** GIVEN DATA **
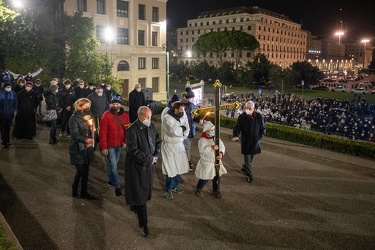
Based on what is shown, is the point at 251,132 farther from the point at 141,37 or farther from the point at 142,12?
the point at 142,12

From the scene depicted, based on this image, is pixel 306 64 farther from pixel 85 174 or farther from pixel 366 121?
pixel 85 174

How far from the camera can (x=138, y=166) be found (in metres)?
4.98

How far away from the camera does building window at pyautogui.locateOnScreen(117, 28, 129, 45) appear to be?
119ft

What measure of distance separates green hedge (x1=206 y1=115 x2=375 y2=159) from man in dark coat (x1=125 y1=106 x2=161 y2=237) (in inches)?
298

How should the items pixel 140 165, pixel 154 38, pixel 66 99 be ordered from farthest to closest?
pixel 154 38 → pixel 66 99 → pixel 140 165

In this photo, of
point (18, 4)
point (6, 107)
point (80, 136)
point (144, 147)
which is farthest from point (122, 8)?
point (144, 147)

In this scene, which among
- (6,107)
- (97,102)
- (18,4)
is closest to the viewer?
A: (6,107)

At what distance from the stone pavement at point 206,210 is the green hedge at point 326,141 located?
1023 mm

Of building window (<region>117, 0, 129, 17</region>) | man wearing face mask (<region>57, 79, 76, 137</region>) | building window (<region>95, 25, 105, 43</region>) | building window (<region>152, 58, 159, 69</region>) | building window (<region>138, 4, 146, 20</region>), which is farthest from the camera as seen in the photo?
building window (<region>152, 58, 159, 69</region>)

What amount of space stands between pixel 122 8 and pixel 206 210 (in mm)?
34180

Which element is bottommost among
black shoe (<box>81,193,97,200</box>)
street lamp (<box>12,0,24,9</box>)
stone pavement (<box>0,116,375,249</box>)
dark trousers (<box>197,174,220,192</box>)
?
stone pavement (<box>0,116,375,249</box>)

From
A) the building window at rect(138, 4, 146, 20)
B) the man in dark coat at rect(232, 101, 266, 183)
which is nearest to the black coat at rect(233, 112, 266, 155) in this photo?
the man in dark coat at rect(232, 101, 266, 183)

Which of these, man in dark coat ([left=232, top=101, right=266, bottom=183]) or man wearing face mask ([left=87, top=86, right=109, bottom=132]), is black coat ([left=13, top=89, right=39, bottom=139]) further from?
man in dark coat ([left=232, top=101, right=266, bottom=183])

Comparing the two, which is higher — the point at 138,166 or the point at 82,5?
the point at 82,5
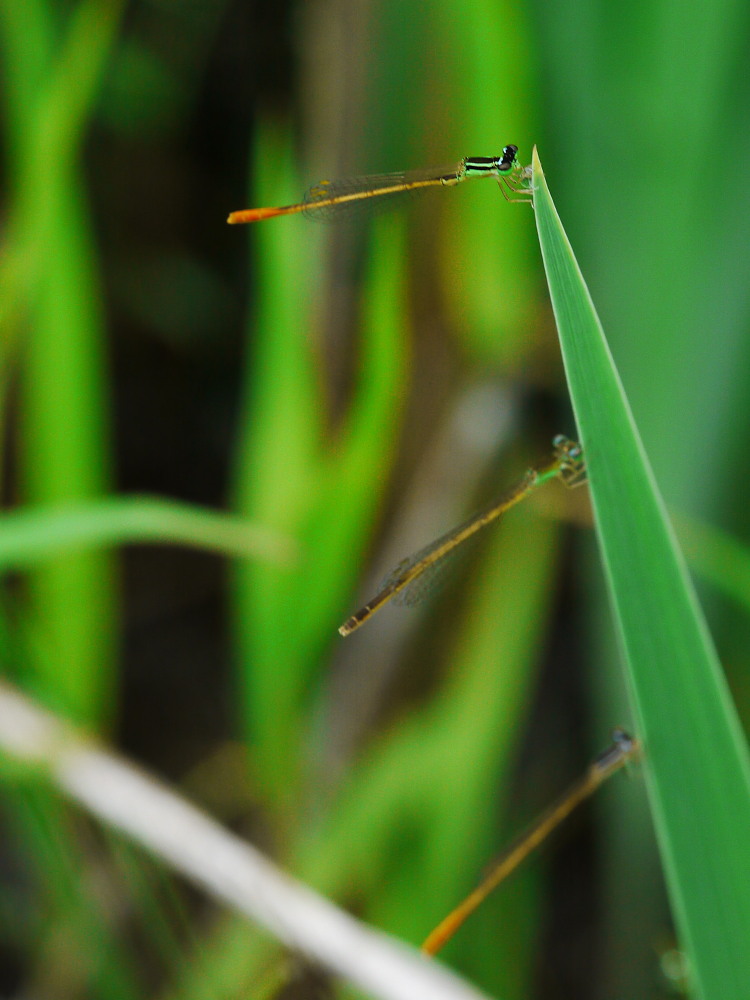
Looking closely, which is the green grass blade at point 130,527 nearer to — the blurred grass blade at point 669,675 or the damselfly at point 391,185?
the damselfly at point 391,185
...
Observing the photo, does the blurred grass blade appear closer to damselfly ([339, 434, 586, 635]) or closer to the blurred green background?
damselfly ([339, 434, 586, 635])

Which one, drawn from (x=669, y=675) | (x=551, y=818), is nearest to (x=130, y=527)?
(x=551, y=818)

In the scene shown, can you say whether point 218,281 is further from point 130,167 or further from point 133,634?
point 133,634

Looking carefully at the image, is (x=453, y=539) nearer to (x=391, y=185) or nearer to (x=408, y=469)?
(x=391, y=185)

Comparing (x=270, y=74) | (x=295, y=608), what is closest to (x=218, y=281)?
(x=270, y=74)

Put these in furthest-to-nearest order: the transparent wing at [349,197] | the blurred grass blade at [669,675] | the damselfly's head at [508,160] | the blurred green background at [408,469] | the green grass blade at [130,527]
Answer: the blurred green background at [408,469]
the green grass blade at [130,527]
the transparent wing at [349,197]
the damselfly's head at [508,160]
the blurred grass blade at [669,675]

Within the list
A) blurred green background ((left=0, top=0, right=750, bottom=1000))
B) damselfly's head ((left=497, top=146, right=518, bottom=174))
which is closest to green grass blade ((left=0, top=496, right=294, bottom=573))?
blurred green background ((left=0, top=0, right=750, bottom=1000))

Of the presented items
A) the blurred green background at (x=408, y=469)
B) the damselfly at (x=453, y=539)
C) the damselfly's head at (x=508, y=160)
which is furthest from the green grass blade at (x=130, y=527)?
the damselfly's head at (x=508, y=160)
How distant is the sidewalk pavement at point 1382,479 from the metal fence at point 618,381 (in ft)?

** DO THIS **
Can you copy the records word for word, from the line containing "How far away" up to and including the line containing "pixel 154 38 → pixel 66 99 → pixel 140 165"?

** WRITTEN RESPONSE **
How far away from the camera does building window at pyautogui.locateOnScreen(117, 28, 129, 45) appear to be?
119ft

What measure of distance separates green hedge (x1=206 y1=115 x2=375 y2=159) from man in dark coat (x1=125 y1=106 x2=161 y2=237) (in inches)?
298

How should the items pixel 140 165, pixel 154 38, pixel 66 99 be ordered from farthest to closest?
pixel 154 38 → pixel 66 99 → pixel 140 165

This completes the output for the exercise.